▶ _Fragmento del documento_
========================================================================
Hace pocos días leí una nota de
otra amiga donde hace referencia a unas líneas de Leila Guerriero: «Acepten
trabajos que estén seguros de no poder hacer y háganlos bien. Escriban sobre lo
que les interesa, escriban sobre lo que ignoran, escriban sobre lo que jamás
escribirían…». Pienso en esas líneas ahora porque las relaciono con Hemingway
en el sentido del placer de una búsqueda, de un conocimiento, de un
aprendizaje. A través de París era un
fiesta se puede inferir el gozo y la curiosidad que Hemingway sentía ante
lo desconocido: las carreras de caballos, el ciclismo, el boxeo, el alpinismo,
esquiar en Austria; y todo lo que después intentó y que uno ya sabe: las
corridas de toros en España, la pesca en Cuba o la caza en África. Pienso que
Hemingway era un hombre apasionado que disfrutaba experimentando con cosas nuevas
e interesantes para él. Un hombre que se nutría de muchos afluentes a la vez
para volcarlo luego entre sus páginas.
========================================================================
▶ _Enunciado del ejercicio_
Escribe la continuación del texto sobre Hemingway a partir de su última oración.

▶ _Datos registrados_
========================================================================
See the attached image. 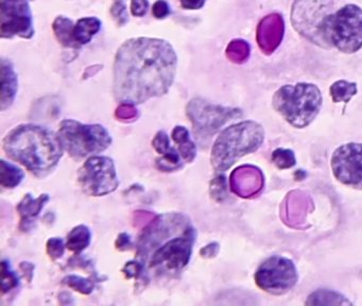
========================================================================
▶ _Solución del problema_
París era un fiesta me deja un sabor placentero en la boca. Es una
lectura que no me ha decepcionado y que me ayuda a conocer mejor al hombre que
se oculta detrás del escritor con anécdotas e historias personales que
deconstruyen el mito, como por ejemplo el enamoramiento que sintió por Pauline
mientras estaba casado aún con Hadley; o la vez en que Scott Fitzgerald le
pidió el favor de ver su pene en el baño de caballeros porque Zelda le había
dicho que no podía complacerla; o las correcciones y supresiones que hizo en
las versiones primitivas de su novela Fiesta.
Admiraba ya a Ernest Hemingway antes de que me lo recomendaran en uno de mis
primeros talleres de narrativa, y lo admiro ahora más en función de escritor
disciplinado y comprometido que antepuso la escritura y la curiosidad por
encima de cualquier otra cosa.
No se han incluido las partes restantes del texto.